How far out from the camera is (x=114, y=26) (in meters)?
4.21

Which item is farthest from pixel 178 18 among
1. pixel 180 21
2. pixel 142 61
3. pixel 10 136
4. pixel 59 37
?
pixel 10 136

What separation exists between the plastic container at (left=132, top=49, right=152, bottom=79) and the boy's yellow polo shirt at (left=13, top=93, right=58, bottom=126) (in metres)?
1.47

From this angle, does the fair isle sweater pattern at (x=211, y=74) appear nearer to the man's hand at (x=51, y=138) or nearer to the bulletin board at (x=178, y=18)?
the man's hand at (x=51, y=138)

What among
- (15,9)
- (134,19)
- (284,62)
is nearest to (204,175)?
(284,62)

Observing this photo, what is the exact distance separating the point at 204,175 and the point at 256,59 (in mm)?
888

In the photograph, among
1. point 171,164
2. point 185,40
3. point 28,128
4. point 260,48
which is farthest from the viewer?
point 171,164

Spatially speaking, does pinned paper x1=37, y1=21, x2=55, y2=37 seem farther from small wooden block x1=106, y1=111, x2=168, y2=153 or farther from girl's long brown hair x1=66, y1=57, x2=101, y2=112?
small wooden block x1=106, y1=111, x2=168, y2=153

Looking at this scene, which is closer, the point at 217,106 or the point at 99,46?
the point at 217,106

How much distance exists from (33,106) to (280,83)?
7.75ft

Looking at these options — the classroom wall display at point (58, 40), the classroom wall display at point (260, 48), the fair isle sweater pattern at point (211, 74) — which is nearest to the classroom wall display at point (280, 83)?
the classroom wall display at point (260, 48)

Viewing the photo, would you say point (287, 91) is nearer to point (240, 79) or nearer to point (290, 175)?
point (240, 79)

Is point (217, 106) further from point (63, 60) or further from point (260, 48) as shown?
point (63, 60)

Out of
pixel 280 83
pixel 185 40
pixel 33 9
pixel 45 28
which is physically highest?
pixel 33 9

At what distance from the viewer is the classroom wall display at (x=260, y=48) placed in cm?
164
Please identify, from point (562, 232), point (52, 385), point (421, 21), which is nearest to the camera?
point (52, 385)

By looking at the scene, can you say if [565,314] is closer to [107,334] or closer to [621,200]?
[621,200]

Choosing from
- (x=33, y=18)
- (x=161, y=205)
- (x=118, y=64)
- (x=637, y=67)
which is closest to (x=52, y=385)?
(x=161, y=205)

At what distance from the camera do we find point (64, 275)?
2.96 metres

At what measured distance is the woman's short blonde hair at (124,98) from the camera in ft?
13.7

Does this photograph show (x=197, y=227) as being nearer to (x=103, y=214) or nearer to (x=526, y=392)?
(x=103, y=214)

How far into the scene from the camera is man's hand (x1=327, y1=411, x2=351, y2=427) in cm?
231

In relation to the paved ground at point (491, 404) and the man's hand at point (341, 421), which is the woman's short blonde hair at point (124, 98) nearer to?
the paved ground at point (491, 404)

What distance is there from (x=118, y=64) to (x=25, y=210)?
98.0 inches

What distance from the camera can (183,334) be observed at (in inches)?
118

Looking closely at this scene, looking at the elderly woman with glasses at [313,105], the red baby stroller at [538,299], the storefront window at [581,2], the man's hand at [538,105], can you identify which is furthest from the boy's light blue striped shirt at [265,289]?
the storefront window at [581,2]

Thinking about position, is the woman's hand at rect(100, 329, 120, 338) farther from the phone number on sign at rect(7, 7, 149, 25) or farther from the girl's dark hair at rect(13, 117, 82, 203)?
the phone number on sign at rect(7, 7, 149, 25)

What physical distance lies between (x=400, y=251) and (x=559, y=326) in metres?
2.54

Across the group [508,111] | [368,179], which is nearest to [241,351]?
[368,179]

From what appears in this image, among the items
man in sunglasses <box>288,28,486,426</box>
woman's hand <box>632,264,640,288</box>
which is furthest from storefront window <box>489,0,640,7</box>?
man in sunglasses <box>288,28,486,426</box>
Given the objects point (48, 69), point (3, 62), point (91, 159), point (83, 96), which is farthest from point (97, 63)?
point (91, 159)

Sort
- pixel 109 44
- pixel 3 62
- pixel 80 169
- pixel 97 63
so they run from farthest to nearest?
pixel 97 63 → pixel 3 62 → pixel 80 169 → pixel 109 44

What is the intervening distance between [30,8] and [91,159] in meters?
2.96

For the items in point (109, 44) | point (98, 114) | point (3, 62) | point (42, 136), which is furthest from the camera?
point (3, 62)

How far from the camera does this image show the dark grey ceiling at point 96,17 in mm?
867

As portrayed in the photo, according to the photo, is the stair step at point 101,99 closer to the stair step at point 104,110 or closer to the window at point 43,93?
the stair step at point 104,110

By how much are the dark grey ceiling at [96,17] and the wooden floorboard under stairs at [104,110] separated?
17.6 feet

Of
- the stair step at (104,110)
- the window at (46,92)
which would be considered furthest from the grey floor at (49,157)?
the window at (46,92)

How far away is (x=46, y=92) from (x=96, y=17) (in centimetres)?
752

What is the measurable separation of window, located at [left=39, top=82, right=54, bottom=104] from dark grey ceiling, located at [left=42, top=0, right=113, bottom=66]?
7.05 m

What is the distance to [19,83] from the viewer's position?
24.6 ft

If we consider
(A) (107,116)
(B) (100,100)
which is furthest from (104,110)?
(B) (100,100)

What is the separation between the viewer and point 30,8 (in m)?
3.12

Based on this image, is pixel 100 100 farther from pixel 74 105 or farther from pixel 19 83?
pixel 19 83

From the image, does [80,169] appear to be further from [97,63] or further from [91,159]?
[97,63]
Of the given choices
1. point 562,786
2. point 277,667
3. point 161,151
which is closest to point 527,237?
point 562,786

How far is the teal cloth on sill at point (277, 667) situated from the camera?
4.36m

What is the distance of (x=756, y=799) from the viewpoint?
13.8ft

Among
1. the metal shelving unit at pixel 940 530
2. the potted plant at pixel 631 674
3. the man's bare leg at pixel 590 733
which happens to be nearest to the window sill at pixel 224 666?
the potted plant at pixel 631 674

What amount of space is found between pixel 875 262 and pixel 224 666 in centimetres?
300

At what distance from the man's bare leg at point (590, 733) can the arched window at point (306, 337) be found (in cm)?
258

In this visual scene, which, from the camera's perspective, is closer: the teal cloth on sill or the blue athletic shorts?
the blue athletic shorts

+--

* **SET PROBLEM**: In every one of the records above, swap "bulletin board" for "notice board" and write the lines out again with nothing else changed.

* **EXERCISE SOLUTION**:
How far out from the camera is (x=114, y=26) (in meters)?
4.21

Which item is farthest from pixel 178 18 among
1. pixel 180 21
2. pixel 142 61
3. pixel 10 136
4. pixel 59 37
?
pixel 10 136

What separation exists between the plastic container at (left=132, top=49, right=152, bottom=79) and the boy's yellow polo shirt at (left=13, top=93, right=58, bottom=126) (in metres)?
1.47

From this angle, does the fair isle sweater pattern at (x=211, y=74) appear nearer to the man's hand at (x=51, y=138) or nearer to the notice board at (x=178, y=18)?
the man's hand at (x=51, y=138)

What among
- (15,9)
- (134,19)
- (284,62)
is nearest to (204,175)?
(284,62)

Observing this photo, what is the exact distance separating the point at 204,175 and the point at 256,59 (in mm)?
888

In the photograph, among
1. point 171,164
2. point 185,40
3. point 28,128
4. point 260,48
which is farthest from the viewer?
point 171,164

Spatially speaking, does pinned paper x1=37, y1=21, x2=55, y2=37 seem farther from small wooden block x1=106, y1=111, x2=168, y2=153 or farther from girl's long brown hair x1=66, y1=57, x2=101, y2=112?
small wooden block x1=106, y1=111, x2=168, y2=153

Looking at this scene, which is closer, the point at 217,106 or the point at 99,46?
the point at 217,106

How much distance exists from (33,106) to (280,83)?
7.75ft

Looking at these options — the classroom wall display at point (58, 40), the classroom wall display at point (260, 48), the fair isle sweater pattern at point (211, 74) — which is nearest to the classroom wall display at point (280, 83)?
the classroom wall display at point (260, 48)

Viewing the photo, would you say point (287, 91) is nearer to point (240, 79) or nearer to point (290, 175)?
point (240, 79)

Is point (217, 106) further from point (63, 60) or further from point (260, 48) as shown?
point (63, 60)

Out of
pixel 280 83
pixel 185 40
pixel 33 9
pixel 45 28
which is physically highest?
pixel 33 9

At what distance from the viewer is the classroom wall display at (x=260, y=48) placed in cm?
164
Please identify, from point (562, 232), point (52, 385), point (421, 21), which is nearest to the camera?
point (52, 385)

By looking at the scene, can you say if [565,314] is closer to [107,334] or closer to [621,200]?
[621,200]

Choosing from
- (x=33, y=18)
- (x=161, y=205)
- (x=118, y=64)
- (x=637, y=67)
which is closest to (x=52, y=385)?
(x=161, y=205)

At what distance from the camera do we find point (64, 275)?
2.96 metres

At what measured distance is the woman's short blonde hair at (124,98) from the camera in ft?
13.7

Does this photograph show (x=197, y=227) as being nearer to (x=103, y=214) or nearer to (x=526, y=392)?
(x=103, y=214)

How far into the scene from the camera is man's hand (x1=327, y1=411, x2=351, y2=427) in cm?
231

In relation to the paved ground at point (491, 404) and the man's hand at point (341, 421), which is the woman's short blonde hair at point (124, 98) nearer to?
the paved ground at point (491, 404)

What distance is there from (x=118, y=64) to (x=25, y=210)?
98.0 inches

What distance from the camera can (183,334) be observed at (in inches)?
118

Looking closely at this scene, looking at the elderly woman with glasses at [313,105], the red baby stroller at [538,299], the storefront window at [581,2], the man's hand at [538,105], can you identify which is furthest from the boy's light blue striped shirt at [265,289]?
the storefront window at [581,2]

Thinking about position, is the woman's hand at rect(100, 329, 120, 338) farther from the phone number on sign at rect(7, 7, 149, 25) or farther from the girl's dark hair at rect(13, 117, 82, 203)?
the phone number on sign at rect(7, 7, 149, 25)

What physical distance lies between (x=400, y=251) and (x=559, y=326) in metres?
2.54

Across the group [508,111] | [368,179], which is nearest to [241,351]?
[368,179]

From what appears in this image, among the items
man in sunglasses <box>288,28,486,426</box>
woman's hand <box>632,264,640,288</box>
which is furthest from storefront window <box>489,0,640,7</box>?
man in sunglasses <box>288,28,486,426</box>
Given the objects point (48, 69), point (3, 62), point (91, 159), point (83, 96), which is farthest from point (97, 63)?
point (91, 159)

Sort
- pixel 109 44
- pixel 3 62
- pixel 80 169
- pixel 97 63
so they run from farthest to nearest?
pixel 97 63 → pixel 3 62 → pixel 80 169 → pixel 109 44

What is the intervening distance between [30,8] and [91,159] in meters?
2.96

For the items in point (109, 44) | point (98, 114) | point (3, 62) | point (42, 136), which is furthest from the camera?
point (3, 62)

How far from the camera does this image show the dark grey ceiling at point 96,17 in mm?
867

As portrayed in the photo, according to the photo, is the stair step at point 101,99 closer to the stair step at point 104,110 or closer to the window at point 43,93?
the stair step at point 104,110

By how much are the dark grey ceiling at [96,17] and the wooden floorboard under stairs at [104,110] separated?
17.6 feet

Of
- the stair step at (104,110)
- the window at (46,92)
which would be considered furthest from the grey floor at (49,157)?
the window at (46,92)

How far away is (x=46, y=92) from (x=96, y=17) (in centimetres)?
752

What is the measurable separation of window, located at [left=39, top=82, right=54, bottom=104] from dark grey ceiling, located at [left=42, top=0, right=113, bottom=66]?
7.05 m

What is the distance to [19,83] from the viewer's position?
24.6 ft

If we consider
(A) (107,116)
(B) (100,100)
which is furthest from (104,110)?
(B) (100,100)

What is the separation between the viewer and point 30,8 (in m)?
3.12

Based on this image, is pixel 100 100 farther from pixel 74 105 or farther from pixel 19 83?
pixel 19 83

From the image, does [80,169] appear to be further from [97,63] or further from [91,159]?
[97,63]
Of the given choices
1. point 562,786
2. point 277,667
3. point 161,151
which is closest to point 527,237?
point 562,786

How far is the teal cloth on sill at point (277, 667) situated from the camera?
4.36m

What is the distance of (x=756, y=799) from the viewpoint?
13.8ft

Among
1. the metal shelving unit at pixel 940 530
2. the potted plant at pixel 631 674
3. the man's bare leg at pixel 590 733
which happens to be nearest to the window sill at pixel 224 666?
the potted plant at pixel 631 674

What amount of space is found between pixel 875 262 and pixel 224 666 in centimetres?
300

At what distance from the man's bare leg at point (590, 733) can the arched window at point (306, 337) be found (in cm)?
258

In this visual scene, which, from the camera's perspective, is closer: the teal cloth on sill or the blue athletic shorts?
the blue athletic shorts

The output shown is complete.